Now we have a clinic in Florida who has filed a class action suit on the behalf of their clinic and any other users who faced similar problems. Yes it was buggy and that’s part of what occurred and still does at times when you acquire software from other developers and don’t have the programming expertise in house. That’s what makes Epic so hard to beat too as they have everything in house. The statements in the lawsuit said over 5000 MDs bought the system over 4 years so that’s a good sized number. In the early days certification did not exist either. The lawsuit basically states Allscripts breached it’s warranty to the Clinic with selling a defective product. The MyWay system was never able to be certified. The suit also claims the upgrade that was “free” in cost also caused financial lost with the upgrade and having to learn an entirely new system. The suit also says Allscripts is a foreign corporation. Just a few weeks ago we had this happen.

[Your assignment] In the text about the lawsuit against Allscripts, how many MDs bought the system over four years, according to the lawsuit's statements?

[Material provided]
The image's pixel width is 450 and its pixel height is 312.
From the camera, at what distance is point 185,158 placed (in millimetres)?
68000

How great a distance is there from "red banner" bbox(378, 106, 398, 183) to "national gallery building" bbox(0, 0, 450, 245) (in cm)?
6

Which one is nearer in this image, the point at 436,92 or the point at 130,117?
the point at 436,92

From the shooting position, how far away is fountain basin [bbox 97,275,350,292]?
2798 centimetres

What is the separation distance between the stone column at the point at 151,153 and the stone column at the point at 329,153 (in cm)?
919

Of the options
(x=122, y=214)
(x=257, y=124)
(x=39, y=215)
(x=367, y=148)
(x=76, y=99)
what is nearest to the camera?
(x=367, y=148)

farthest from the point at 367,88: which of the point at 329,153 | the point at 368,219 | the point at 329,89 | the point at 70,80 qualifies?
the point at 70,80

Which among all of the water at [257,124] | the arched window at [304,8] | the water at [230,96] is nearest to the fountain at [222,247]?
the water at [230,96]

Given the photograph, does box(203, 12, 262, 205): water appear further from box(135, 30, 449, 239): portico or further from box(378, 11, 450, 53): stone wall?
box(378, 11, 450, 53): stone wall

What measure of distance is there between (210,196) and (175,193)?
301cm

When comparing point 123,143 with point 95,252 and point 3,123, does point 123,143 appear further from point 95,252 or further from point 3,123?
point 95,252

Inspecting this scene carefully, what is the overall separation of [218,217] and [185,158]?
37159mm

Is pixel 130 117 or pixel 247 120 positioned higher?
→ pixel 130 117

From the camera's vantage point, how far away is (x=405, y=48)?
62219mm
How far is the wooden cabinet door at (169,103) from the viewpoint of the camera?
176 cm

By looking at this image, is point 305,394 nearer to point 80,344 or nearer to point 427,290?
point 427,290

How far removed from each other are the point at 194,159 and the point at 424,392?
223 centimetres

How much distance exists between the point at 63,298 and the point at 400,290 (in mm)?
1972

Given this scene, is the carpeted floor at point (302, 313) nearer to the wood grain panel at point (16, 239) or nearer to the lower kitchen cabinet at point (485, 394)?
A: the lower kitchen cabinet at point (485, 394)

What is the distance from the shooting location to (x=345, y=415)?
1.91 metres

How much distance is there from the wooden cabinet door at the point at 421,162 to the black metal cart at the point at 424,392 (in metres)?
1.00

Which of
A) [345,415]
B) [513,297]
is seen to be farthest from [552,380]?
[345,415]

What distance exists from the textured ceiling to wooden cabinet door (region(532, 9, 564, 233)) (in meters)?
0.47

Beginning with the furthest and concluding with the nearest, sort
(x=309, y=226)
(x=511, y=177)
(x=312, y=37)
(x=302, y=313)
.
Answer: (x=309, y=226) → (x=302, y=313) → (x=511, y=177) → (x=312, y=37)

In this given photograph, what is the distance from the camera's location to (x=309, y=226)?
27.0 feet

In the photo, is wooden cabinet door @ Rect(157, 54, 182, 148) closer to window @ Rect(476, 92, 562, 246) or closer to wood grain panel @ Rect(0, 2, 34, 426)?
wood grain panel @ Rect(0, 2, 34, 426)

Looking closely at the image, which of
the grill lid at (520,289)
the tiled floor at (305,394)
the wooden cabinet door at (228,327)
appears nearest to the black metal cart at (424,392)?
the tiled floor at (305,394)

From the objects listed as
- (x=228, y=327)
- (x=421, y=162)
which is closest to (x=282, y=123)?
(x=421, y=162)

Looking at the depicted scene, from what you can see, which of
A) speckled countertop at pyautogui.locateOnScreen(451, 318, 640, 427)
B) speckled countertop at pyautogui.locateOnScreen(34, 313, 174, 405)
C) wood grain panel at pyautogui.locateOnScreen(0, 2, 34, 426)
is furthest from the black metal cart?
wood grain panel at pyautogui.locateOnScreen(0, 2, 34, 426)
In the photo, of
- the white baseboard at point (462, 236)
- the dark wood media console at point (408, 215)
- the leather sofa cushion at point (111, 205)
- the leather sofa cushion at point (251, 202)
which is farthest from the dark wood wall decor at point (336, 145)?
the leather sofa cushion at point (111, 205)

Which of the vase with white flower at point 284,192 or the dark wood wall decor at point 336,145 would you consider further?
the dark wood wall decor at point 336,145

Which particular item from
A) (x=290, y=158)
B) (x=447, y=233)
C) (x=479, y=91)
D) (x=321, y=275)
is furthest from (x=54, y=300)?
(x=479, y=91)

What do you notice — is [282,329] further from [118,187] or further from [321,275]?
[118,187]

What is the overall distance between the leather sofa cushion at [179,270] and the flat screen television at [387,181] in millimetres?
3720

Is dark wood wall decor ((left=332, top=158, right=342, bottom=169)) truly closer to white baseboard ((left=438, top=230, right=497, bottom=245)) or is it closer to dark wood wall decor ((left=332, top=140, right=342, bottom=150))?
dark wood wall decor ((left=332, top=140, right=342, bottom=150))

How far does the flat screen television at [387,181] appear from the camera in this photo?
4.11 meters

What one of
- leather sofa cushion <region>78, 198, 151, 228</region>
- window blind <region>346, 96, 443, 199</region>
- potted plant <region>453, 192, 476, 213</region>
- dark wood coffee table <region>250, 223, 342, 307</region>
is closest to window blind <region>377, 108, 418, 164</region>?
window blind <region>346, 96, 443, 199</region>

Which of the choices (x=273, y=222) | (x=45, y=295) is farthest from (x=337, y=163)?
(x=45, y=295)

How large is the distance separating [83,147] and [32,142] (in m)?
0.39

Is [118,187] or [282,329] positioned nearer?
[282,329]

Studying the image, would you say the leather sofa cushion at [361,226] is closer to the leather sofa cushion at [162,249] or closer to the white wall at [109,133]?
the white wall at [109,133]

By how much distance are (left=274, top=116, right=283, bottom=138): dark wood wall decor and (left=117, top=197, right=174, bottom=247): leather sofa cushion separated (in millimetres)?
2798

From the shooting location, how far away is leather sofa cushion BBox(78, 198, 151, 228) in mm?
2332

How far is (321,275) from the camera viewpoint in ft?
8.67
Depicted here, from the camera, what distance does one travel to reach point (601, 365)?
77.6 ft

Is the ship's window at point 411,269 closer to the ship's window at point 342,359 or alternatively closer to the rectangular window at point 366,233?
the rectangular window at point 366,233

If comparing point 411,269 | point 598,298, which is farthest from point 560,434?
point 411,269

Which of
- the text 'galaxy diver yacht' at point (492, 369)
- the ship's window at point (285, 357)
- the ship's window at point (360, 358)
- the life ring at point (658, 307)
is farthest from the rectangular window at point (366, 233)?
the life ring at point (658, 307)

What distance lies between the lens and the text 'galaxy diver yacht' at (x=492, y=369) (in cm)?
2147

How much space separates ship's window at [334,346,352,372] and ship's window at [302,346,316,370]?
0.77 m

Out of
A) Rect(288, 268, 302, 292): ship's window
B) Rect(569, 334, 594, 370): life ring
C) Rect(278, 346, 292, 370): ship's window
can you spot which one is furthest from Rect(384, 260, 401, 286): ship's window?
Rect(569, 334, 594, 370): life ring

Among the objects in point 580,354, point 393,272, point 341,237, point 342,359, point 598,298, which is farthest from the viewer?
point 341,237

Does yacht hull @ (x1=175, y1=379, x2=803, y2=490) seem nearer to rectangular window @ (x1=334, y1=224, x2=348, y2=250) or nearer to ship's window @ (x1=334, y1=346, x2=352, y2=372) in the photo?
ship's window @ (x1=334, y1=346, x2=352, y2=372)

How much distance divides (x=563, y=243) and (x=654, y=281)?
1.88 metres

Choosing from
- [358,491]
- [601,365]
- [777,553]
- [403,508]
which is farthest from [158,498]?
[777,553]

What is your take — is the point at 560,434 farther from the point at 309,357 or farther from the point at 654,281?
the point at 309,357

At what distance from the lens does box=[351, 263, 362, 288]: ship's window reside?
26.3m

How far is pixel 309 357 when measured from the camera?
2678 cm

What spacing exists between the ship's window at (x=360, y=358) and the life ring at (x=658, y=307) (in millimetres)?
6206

==

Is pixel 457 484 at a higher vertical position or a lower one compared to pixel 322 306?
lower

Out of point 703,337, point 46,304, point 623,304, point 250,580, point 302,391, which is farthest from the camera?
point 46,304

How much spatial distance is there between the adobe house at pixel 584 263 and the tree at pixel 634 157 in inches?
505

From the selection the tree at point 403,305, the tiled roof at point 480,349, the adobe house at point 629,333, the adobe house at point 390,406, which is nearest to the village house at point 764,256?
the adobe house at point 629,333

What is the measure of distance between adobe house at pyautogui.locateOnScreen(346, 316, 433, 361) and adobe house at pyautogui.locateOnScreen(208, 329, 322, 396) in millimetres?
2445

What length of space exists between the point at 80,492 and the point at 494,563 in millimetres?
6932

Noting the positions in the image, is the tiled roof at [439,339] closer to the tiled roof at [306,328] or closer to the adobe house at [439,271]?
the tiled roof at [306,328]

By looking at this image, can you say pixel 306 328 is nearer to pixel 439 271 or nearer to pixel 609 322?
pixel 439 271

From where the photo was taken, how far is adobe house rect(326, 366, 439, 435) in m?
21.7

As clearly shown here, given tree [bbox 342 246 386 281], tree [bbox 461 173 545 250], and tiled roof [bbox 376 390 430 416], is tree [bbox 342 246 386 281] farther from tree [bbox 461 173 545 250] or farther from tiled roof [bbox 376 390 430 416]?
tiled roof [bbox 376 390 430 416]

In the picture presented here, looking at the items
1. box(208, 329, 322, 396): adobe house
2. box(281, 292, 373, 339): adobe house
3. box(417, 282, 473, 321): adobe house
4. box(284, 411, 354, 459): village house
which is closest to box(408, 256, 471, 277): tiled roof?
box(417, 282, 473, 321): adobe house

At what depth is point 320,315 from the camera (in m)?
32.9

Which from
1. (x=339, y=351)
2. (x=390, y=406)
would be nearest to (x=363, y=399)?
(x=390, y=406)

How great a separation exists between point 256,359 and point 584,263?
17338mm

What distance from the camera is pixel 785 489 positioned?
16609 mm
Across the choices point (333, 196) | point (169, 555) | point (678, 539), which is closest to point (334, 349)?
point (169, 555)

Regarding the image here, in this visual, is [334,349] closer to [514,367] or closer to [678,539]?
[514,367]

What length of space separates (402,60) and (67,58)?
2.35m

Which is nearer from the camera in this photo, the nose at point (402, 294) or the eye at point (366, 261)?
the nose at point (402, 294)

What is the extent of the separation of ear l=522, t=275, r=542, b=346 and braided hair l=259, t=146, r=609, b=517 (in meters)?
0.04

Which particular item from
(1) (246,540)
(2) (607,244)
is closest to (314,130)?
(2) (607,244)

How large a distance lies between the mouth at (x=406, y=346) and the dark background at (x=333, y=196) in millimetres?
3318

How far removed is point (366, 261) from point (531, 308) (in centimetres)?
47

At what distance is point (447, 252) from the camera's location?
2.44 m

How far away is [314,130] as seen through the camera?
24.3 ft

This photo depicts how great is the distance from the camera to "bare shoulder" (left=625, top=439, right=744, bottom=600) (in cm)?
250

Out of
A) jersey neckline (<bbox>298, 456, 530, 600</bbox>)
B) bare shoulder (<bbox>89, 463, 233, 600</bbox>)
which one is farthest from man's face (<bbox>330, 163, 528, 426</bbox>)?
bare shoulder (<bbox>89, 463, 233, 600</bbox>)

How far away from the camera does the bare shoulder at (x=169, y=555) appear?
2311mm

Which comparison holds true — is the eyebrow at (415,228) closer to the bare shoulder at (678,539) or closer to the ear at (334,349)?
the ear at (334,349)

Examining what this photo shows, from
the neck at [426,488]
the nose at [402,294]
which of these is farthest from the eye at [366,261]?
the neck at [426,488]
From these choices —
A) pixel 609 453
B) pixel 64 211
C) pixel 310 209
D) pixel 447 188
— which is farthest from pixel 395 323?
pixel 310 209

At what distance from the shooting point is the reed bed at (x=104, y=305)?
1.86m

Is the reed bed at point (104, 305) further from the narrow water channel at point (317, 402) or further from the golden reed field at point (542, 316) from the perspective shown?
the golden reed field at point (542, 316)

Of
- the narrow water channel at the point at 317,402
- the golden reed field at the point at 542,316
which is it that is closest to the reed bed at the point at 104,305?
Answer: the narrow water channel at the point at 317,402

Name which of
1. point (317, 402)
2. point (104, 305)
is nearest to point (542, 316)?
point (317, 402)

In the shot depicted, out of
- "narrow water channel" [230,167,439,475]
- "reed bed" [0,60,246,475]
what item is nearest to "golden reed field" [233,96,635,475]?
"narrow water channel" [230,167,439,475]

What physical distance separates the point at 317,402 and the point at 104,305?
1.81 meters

[Output of the task] Over 5000 MDs.